Yes I do. I’m glad I know it. No stresses in trying to know, but even if I didn’t know. Discovering it should always be fun.
Peace and quiet, a home and food and heating, for as little hazzle as possible. So I can enjoy the remainder of my time.
I do, I really do. I just know that it's going to take a long time to get there and it won't be easy...
Nope. I feel so lost, thinking about things without being able to get to the answer, overthinking is making me feel like i am loosing it, no goor night rests from not knowing what to do about things. Hopefully i will be able to relax soon
You can't understand what you want from your life , coz every phase has a different goals
They don't know what they want. Very few people do. But if you ask everyone they say they do. They don't. Ask them questions about what they want and it's never very definite.
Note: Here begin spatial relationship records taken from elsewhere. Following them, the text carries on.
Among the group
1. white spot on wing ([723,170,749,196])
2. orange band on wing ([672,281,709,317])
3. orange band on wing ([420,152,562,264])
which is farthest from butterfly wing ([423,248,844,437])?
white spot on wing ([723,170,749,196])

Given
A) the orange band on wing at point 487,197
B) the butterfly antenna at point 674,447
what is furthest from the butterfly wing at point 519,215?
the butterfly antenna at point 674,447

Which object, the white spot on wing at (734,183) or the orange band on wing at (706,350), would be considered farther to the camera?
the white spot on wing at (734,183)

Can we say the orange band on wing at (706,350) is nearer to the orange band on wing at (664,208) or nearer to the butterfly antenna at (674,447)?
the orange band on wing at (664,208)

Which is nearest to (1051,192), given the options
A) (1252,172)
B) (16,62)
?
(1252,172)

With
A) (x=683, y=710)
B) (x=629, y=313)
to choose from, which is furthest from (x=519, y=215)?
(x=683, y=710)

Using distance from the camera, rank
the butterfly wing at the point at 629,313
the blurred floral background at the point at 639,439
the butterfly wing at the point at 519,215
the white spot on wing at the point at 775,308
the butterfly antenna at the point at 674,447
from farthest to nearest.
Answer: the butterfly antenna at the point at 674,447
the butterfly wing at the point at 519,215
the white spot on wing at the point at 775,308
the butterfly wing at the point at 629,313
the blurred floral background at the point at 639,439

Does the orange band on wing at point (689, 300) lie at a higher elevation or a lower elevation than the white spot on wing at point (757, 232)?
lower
I know some things I know I want, like to live a happy and prosperous life. But life is still a mystery to me
I reached my goal a year ago. Life is great. It's now about refining the little things. I am currently drawing me a path on the map to reach those checkpoints.
I've always known and understood exactly what I want from life.
No, it has been a dynamic process as I get older.
Yes I want to be beautiful and have a good relationship
Do a lot of meditation, listen to relax music all the time.
I want to be free, that's it
I wasn't dealt that card though, so I'll never have itNot really, I know what I want but that's not what I need in life.